Kadı Efendi, Nasreddin Hoca ile yalnız kalınca:
“Hoca sen şimdi bu isimler hakkında bir araştırma yap bakalım bunlar kimdir? Ona göre gereğini düşünelim.”
Hoca, kadılıktan ayrıldıktan sonra hemen mecmuasına gitti. Orada kendisini bekleyen Cafer Efendi’ye durumu anlattı. Cafer Efendi bu isimleri ilk defa duyuyordu. Ertesi gün ilk işi olarak Nukud Efendi’yi takibe başladı. Sonunda sahte isimlerle adamlar ayarladığı ortaya çıktı.
Beklenen gün gelip çatmıştı. Kadı Efendi birincilik ödülünü vermek için Kardelen Ayşe Hatun’u kürsüye davet ettirmişti ki seyirciler arasından bir kadın:
“Sen benim kocamı şiirler yazıp ayartan dilbersin ha! Sana yedirir miyim kocamı?” diye bağırarak sahneye fırladı.
Kadın, Cihangir Efendi’nin eşinden başkası değildi. Kaşla göz arasında sahneye çıkıp Kardelen Ayşe Hatun’un peçesini çekip aldı ama herkes şok olmuştu. Peçenin altından bir adam çıkmaz mı?
Nukud Efendi bile şaşırmıştı.
“Efsuni Baba! Seni sahtekâr!” diye bağırdı.
Kadın da şaşırmıştı.
“Cihangir Bey bu ne kılık?” diye bağırıp oracığa düşüp bayıldı.
Kadı da ayağa kalıp:
“Fakızâde Dursun Efendi, bu ne kılık? Bir hatunun kılığına girmeye utanmıyor musun?” diye gürledi. O esnada Cafer’in sesi duyuldu.
“Subaşılar yakalayın, çakma âşıklar kaçıyor!”
Subaşılar hemen adamları derdest ettiler. Bu esnada Nukud Efendi de kaçacak olmuştu ki omuzlarına iki el çöküverdi. Başını kaldırdığında bir de ne görsün, başında bekleyenler Gâvur Nesim ve Köse Behlül’den başkası değildi.
“Ağalar, siz hapisten mi kaçtınız?”
Köse Behlül:
“Yok bir hava alalım dedik. Bir de senin anlayacağın içeride biraz tövbekâr olduk biraz da usandık. Çıkalım biraz Nukud Efendi ile hasbihal edelim dedik.”
Gavur Nesim:
“Ben de Yahudi bezirgân Hâce-i Terakki Serşair Muasır Efendi’yi özlemiştim.”
Köse Behlül hemen devreye girdi.
“Olur mu bre Nesim Efendi! Bu zatı muhterem Şeyh’ul-muharririn El-Hac Kutbu’l-Aktab Celal Cahit Efendi’dir. Yahudi bezirgân hiç yakışmadı.”
Gavur Nesim:
“Bence hep beraber Efkâr-ı Kadime Mecmuası Neşriyat-ı Umumiye Müdürü Şair Kadim Efendi’ye de gidelim. Onun Nasreddin Hoca ile ilgili yeni planları vardır.”
Nukud Efendi:
“Ağalar, siz neler söylersiniz benim o mendeburlarla yan yana gelmişliğim mi var. Siz karıştırıyorsunuz. Hem biz dostuz sizinle. Birbirimize her zaman lazımız.”
“Köse Behlül:
“İyi ta işte madem dostuz ve birbirimize lazımız. Biz de içeride sana ve diğerlerine ihtiyaç duyduk. Beraber yatarız, birbirimize destek oluruz, kötü mü?”

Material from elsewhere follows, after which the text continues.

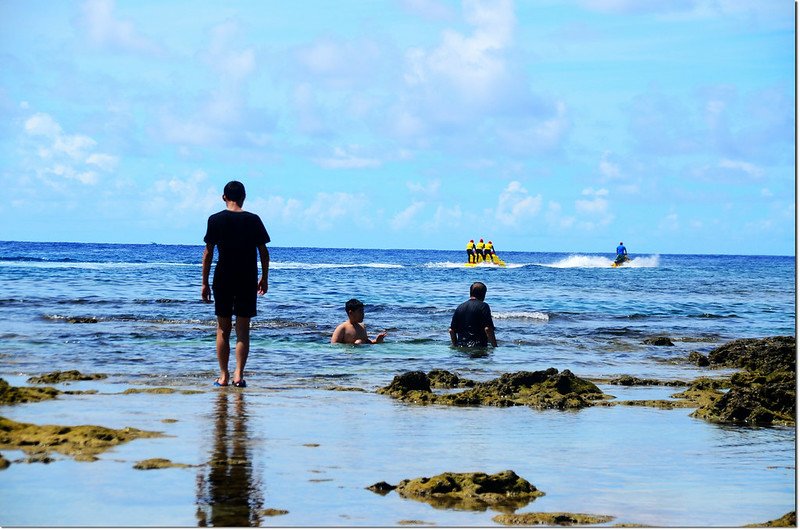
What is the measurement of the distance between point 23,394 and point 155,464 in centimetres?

O esnada subaşı gelip onu da bir güzel paketledi. Bu arada bir adam bağırdı:
“Kadı Efendi müsabakanın neticesi nedir? Ortalık karıştı, biz ne oldu anlamadık.” Kadı:
“Nasreddin Hoca size durumu izah edecek” dedi.

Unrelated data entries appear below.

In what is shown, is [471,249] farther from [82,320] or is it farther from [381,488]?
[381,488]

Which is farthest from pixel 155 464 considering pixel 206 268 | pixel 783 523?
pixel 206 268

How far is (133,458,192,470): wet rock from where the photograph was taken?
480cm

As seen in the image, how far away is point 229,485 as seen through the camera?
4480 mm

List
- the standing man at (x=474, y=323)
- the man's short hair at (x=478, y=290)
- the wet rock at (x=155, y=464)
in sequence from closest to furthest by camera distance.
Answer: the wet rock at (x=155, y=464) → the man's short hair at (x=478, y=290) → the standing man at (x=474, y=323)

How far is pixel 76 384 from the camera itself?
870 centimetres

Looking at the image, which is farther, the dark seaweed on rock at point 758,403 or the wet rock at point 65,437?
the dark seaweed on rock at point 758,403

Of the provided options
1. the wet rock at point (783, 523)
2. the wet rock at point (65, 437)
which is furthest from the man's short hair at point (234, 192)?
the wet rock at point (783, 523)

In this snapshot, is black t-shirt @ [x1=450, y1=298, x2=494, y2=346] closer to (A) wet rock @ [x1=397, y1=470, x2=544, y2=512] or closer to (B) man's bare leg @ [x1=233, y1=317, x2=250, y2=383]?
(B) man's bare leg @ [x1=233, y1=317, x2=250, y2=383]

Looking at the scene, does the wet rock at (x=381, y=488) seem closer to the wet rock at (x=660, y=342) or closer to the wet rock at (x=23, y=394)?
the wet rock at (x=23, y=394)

Nasreddin Hoca kürsüye geldi. O kürsüye çıkınca herkes sus pus oldu. Hoca gülerek:
“Ey Konya ahalisi, Sizin Nasih Efendi, Muasır Efendi, Celal Cahit Efendi, Kadim Efendi olarak bildiğiniz kişilerin hepsi de Nukud Efendi’dir. Sabah ayrı kılıkta akşam ayrı kılıkta görünür. Efsuni Baba, Fakızade Dursun, Kardelen Ayşe Hatun olarak bildikleriniz de Cihangir Efendi’den başkası değildir. Bunlar farklı mecmualarda gâh birbirlerine düşmanlık eder gâh methiyeler düzer. Bana da o hain iftirayı atanlar ve beni dolandıranlar da onlardır. Bu müsabakada da parayla tüm dereceleri satın almaya kalktılar. Gelelim bu sene tertip ettiğimiz Deruni Aşk Şiirleri Müsabakası’na… Maalesef bu dalavereciler yüzünden dereceye haiz eser bulunmadığı için ödül verilememiştir. Gördünüz ya parayı veren her zaman düdüğü çalamaz. ” dedi ve kürsüden indi.